Count the lines containing "annotators" in the entries underneath, and state that count without anything else.
%%
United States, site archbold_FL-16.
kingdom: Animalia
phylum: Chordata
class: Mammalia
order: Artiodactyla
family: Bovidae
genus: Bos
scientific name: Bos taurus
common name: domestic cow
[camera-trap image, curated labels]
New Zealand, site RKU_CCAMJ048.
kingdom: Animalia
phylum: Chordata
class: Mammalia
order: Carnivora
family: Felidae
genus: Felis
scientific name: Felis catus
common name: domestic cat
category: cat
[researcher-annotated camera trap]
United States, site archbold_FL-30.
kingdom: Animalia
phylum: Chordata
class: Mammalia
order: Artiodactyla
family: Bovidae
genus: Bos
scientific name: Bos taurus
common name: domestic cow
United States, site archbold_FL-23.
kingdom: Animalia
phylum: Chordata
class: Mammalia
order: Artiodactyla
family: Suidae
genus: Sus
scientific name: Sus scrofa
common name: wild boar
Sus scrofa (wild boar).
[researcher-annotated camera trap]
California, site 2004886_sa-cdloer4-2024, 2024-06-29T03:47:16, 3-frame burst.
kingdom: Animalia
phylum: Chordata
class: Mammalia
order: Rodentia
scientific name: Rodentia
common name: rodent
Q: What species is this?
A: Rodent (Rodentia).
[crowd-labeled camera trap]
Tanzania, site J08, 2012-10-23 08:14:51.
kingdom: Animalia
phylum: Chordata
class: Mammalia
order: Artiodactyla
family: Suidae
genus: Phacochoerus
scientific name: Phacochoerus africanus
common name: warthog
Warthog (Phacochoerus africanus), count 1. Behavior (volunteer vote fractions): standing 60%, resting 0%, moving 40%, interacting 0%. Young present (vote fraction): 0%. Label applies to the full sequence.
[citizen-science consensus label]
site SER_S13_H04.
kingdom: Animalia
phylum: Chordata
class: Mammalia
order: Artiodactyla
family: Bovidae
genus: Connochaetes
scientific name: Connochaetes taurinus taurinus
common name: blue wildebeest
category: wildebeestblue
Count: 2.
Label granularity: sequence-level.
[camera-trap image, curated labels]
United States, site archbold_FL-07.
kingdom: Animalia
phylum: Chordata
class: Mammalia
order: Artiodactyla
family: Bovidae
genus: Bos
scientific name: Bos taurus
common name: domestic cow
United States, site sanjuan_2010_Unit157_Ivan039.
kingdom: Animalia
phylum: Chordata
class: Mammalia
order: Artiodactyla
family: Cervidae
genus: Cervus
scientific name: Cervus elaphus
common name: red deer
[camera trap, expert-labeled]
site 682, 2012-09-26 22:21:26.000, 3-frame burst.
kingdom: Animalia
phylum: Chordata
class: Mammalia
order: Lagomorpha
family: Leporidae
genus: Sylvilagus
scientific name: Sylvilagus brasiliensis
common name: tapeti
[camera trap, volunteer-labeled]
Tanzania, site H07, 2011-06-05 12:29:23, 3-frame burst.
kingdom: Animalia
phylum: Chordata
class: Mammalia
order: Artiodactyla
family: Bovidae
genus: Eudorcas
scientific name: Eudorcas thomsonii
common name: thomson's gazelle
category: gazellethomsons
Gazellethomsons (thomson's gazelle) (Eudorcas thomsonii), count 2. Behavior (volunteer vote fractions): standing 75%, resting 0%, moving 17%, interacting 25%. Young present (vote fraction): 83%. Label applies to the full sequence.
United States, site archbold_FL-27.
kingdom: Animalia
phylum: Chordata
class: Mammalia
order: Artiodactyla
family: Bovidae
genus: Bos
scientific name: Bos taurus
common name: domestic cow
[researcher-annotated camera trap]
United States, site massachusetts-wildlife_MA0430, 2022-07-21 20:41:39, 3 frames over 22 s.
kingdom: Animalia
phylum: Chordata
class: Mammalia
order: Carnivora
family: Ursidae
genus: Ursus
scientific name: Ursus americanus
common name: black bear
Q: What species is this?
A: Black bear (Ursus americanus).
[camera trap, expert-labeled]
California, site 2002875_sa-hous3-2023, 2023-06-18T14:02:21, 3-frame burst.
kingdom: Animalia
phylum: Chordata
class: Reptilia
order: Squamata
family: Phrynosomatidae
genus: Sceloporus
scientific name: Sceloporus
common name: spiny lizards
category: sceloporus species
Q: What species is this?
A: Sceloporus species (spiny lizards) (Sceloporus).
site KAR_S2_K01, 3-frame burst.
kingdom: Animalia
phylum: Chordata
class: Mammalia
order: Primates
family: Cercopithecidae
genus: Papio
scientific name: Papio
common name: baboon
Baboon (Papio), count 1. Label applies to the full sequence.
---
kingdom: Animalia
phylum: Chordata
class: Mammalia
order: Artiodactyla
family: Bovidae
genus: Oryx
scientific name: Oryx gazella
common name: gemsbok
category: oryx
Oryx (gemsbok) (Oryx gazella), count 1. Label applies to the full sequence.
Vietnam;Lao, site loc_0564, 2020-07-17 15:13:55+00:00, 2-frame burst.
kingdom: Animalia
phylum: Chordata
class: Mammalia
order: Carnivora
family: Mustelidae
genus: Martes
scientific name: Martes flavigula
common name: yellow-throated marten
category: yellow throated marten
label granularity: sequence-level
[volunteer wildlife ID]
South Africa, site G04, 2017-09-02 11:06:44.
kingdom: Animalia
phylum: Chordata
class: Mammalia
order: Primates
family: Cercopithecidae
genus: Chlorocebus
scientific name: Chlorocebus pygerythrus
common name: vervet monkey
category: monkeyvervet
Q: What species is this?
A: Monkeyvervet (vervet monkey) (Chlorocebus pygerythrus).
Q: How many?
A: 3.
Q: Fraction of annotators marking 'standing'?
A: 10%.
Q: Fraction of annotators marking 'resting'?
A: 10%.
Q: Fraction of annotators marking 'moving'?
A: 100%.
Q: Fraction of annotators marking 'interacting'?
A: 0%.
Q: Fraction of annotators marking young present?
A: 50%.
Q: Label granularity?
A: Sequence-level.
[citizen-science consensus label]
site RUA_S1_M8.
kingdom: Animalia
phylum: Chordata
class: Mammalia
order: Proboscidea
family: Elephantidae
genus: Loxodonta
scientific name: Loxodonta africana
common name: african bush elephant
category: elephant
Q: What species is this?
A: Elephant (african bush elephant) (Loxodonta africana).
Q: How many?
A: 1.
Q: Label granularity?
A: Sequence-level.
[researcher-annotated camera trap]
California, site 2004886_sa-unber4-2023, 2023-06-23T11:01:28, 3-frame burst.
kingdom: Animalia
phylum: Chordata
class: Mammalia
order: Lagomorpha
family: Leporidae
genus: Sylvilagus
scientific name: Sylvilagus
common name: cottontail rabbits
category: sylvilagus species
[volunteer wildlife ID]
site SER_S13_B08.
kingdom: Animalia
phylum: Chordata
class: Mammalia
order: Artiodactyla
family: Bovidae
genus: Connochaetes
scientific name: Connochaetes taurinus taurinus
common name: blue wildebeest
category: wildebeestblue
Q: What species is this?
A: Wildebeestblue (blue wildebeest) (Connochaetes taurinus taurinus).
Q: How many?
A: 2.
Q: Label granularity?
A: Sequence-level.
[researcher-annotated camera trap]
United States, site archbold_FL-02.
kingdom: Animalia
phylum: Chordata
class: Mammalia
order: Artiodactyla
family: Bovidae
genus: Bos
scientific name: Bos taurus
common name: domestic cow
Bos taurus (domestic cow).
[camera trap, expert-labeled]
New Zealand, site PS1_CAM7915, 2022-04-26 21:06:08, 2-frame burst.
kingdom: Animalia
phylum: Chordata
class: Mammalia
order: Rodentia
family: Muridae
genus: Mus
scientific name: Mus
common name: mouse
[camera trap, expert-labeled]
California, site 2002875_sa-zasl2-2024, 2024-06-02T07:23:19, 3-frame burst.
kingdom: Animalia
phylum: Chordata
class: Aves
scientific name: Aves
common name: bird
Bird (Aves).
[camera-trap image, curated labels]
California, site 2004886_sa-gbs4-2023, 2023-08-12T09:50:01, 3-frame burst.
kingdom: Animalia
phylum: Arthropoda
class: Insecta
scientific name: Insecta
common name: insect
%%
**SOLUTION BELOW:**
5